4. Technical Specifics and Implementation

The system leverages the LOTUS API suite, which includes:

• Sem-Filter, Sem-TopK, and Sem-Agg operators for semantic filtering, ranking, and synthesis.
• Iterative, prompt-driven query generation (examples provided in evaluation supplement) that constrains the queries to simple, focused forms for coverage and precision.
• Control over retrieval source and reproducibility: the ArXiv API is used to ensure consistency across evaluation runs.

The benchmarking framework combines LLM-as-a-judge methodologies for organization and nugget coverage, together with automated entailment- and citation-extraction tools for claim support assessment. Key steps—such as nuggetization, claim-citation linkage, and reference grading—operate at scale and with minimal manual intervention, yielding a live, non-static evaluation infrastructure.

5. Challenges, Limitations, and Open Problems

Despite its robust design and competitive results, DeepScholar-base and the evaluated state of the art face several unresolved challenges:

• Low Reference and Nugget Coverage: No system consistently retrieves all critical references or captures all core factual nuggets included by human experts (frequently <0.40–0.45 for both metrics).
• Document Importance Deficit: Median citation counts of retrieved references are often lower than those in human-curated related work sections, indicating under-selection of seminal papers.
• Verifiability Gaps: Automated evaluation of claim support—while rigorous—may underestimate support compared to expert judgment, particularly for complex or synthesized claims spanning multiple sources.
• Overall Performance Ceiling: The 19% upper bound across metrics underscores persistent challenges in integrating accurate, diverse retrieval with coherent, fully supported synthesis.

A plausible implication is that improvements in retrieval algorithms (including better query decomposition, semantic expansion, and domain-specific ranking), as well as more refined LLM prompting or hybrid integration, are needed to narrow the performance gap relative to human research synthesis.

6. Future Directions

The DeepScholar-base framework points to several avenues for progress:

• Enhanced Retrieval: Ablation studies suggest that integrating more comprehensive source coverage and advanced ranking strategies directly impacts downstream synthesis and coverage.
• Reinforced Verifiability: Finer granularity in claim-citation linkage and improved entailment extraction may strengthen the reliability of citation support metrics.
• Improved Semantic Operators: Iterative advances in semantic filtering, document aggregation, and query generation are expected to drive gains in both knowledge integration and citation quality.
• Benchmark Extensions: The pipeline's modular nature allows for extension to alternative corpora, embedding domain-aware heuristics, or coupling with additional external knowledge graphs or APIs.

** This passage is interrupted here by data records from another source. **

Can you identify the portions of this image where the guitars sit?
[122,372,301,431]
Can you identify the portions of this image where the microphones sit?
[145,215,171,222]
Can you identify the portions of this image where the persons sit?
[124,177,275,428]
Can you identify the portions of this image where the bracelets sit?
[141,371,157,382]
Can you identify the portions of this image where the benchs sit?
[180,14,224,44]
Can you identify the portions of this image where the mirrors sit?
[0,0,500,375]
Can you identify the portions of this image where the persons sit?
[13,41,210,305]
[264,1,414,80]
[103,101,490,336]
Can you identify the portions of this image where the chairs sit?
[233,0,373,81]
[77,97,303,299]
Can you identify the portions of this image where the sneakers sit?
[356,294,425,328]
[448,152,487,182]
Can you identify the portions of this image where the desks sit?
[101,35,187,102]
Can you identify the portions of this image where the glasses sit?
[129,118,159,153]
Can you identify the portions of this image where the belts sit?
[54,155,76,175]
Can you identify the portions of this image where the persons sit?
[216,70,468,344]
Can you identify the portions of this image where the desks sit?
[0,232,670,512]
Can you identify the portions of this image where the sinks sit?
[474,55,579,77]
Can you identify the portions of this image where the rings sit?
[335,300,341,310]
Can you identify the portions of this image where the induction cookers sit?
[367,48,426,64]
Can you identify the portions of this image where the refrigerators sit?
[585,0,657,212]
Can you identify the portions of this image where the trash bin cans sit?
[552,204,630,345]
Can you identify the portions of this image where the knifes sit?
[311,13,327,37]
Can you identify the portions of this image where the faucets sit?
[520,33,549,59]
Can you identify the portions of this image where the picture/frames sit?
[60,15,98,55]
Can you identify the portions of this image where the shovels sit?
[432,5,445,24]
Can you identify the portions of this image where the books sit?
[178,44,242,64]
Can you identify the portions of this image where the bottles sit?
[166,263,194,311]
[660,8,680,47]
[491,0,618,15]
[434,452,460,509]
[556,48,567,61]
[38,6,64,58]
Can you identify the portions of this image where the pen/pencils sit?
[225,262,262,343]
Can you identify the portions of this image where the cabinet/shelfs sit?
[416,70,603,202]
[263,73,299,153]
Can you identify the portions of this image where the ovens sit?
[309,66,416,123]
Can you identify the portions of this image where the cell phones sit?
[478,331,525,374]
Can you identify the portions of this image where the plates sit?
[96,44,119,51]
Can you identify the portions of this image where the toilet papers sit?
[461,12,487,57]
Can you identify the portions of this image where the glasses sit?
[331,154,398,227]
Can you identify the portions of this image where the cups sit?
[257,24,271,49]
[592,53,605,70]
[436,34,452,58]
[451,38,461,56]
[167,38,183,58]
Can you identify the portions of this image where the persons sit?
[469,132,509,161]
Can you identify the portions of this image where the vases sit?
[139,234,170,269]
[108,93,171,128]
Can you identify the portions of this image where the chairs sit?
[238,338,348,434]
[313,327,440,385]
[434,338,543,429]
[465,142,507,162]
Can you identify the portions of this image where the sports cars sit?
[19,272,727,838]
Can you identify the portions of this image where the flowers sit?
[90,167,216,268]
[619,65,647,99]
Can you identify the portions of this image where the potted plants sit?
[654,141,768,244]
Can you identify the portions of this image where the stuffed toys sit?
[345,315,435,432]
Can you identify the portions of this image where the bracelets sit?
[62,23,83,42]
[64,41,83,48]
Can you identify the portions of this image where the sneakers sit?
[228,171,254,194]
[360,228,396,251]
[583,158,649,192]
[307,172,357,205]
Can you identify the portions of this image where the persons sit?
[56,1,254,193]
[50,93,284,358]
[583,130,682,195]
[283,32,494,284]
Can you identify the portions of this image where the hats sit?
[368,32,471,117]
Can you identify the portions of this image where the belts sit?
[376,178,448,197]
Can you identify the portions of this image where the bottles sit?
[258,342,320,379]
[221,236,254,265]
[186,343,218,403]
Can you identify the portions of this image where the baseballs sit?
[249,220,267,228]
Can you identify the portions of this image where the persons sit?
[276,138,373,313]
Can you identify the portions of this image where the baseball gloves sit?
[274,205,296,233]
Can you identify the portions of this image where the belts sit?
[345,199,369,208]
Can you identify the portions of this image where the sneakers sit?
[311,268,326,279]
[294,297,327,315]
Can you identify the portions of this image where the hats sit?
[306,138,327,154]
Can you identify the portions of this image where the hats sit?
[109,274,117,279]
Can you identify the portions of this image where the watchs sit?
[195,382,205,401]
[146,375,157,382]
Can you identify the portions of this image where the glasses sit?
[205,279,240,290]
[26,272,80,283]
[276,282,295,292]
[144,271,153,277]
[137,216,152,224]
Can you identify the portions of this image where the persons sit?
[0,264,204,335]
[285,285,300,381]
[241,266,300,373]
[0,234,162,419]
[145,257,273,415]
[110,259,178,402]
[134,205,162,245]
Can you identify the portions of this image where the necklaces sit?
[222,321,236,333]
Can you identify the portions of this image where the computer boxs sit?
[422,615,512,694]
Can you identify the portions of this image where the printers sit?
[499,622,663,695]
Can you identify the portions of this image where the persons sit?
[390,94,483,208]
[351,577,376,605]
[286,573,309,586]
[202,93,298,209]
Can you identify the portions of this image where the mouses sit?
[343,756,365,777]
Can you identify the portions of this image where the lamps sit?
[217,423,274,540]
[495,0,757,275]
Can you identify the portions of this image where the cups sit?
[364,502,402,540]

The evaluation findings position holistic, automated benchmarks like DeepScholar-bench—and reference pipelines like DeepScholar-base—as essential scaffolds for advancing generative research synthesis systems in academic contexts.

7. Summary Table: System Components and Purposes

Pipeline Stage	Primary Operation	LOTUS Operator / Module
Query Generation	LLM-driven query creation	N/A
Retrieval	Scholarly search API calls	N/A
Filtering	Semantic relevance assessment	Sem-Filter, Sem-TopK
Aggregation	Document synthesis, citation	Sem-Agg

These components, integrated in DeepScholar-base, collectively automate the process of generating verifiable, citation-rich related work summaries—a foundational operation for AI-driven research assistants evaluated on live, non-static scholarly corpora.